The proteasome-dependent degradation of cyclin G1 suggested that it was likely to be a direct target of the ubiquitination machinery. To confirm this, Flag-tagged wild-type cyclin G1, KR and KD were transfected into U2OS cells, both in the presence and absence of HA-tagged ubiquitin. When cyclin G1 was immunoprecipitated, anti-HA reactive bands and smears of high molecular weight material likely to be polyubiquitinated cyclin G1 were detected in the presence, but not the absence, of HA-ubiquitin (Fig. 3A, left panel). Consistent with the degradation of ubiquitinated cyclin G1 by the proteasome, the intensity of these bands was enhanced by treating the cells with MG-132. In a similar experiment, HA antibodies were used to IP the tagged ubiquitin and blots were probed for Flag-cyclin G1 (Fig. 3A, right panel). Flag reactive bands are present at the top of the gel in the presence of HA-tagged ubiquitin, indicating polyubiquitinated cyclin G1 and mutants. Unmodified cyclin G1 is also detected, indicating that it is being immunoprecipitated through interaction with another ubiquitinated protein. We hypothesize that the reason monoubiquitinated and intermediate forms of cyclin G1 are not detected in this blot is likely due to the large number of cellular proteins that are ubiquitinated, such that the HA antibody is limiting.

Ubiquitination of exogenous and endogenous cyclin G1 and mutants. *A, left panel:* U2OS cells were transfected with Flag-tagged wild-type cyclin G1, KR and KD with and without HA-tagged ubiquitin (UB-HA) as indicated. Extracts in lanes 1−6 were from cells treated with DMSO and lanes 7−9 from cells treated with MG-132. Cyclin G1 was immunoprecipitated using the Flag antibody and the immunoprecipitates were probed for the presence of UB-HA. Monoubiquitinated forms of wt cyclin G1, R and KD are indicated.
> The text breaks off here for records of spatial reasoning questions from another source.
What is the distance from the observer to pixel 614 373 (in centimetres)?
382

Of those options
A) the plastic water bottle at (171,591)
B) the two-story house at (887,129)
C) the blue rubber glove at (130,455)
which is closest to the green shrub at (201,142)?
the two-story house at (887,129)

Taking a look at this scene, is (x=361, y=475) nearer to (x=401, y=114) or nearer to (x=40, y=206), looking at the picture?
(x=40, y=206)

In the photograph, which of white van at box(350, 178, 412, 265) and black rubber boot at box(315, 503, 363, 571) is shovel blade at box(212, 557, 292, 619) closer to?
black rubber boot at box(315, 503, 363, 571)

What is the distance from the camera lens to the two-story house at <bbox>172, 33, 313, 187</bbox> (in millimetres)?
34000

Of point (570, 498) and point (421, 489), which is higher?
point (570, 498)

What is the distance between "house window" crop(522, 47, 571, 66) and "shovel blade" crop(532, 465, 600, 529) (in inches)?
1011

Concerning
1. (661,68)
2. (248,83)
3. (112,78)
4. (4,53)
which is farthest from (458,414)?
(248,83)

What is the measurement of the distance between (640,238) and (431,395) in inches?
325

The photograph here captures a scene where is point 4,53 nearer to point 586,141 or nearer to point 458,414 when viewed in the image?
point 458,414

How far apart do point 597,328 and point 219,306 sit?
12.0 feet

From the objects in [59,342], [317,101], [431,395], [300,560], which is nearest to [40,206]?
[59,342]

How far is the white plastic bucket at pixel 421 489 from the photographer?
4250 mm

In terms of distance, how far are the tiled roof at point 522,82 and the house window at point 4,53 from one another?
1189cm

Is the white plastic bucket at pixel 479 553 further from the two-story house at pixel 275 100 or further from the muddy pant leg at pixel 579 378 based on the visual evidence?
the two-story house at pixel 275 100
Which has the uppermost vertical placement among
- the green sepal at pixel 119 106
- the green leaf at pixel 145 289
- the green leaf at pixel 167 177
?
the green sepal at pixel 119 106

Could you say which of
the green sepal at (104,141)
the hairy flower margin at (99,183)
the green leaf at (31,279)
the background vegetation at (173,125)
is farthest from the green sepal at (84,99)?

The last lane is a direct immunoblot of transfected Flag-tagged wild-type cyclin G1. Molecular weight markers are indicated on the left. *Right panel:* Similar experiment as seen on the left except HA-tagged ubiquitin is immunoprecipitated and the blot is for Flag-tagged cyclin G1. Polyubiquitinated cyclin G1 and un-ubiquitinated cyclin G1 are indicated. B, Direct immunoblot of transfected untagged wt cyclin G1 and KD in the presence and absence of MG-132 and UB-HA in U2OS cells. Wild-type cyclin G1 is also shown in the presence of CDK5 and p27^KIP1. C, Immunoprecipitations of CDK5 from MG-132 treated U2OS cells blotted for Flag-cyclin G1. Modified forms of cyclin G1 and KD coimmunoprecipitating with CDK5 in the presence and absence of p21 and p27 are indicated. D, NIH-3T3 cells were treated with doxorubicin to induce endogenous cyclin G1 followed by addition of MG-132 or DMSO for 4 hours. The left panel is a short exposure of a cyclin G1 immunoblot (S.Cruz H-46) demonstrating the increase in cyclin G1 protein with MG-132. The right panel is a long exposure of the same blot, revealing higher molecular weight bands.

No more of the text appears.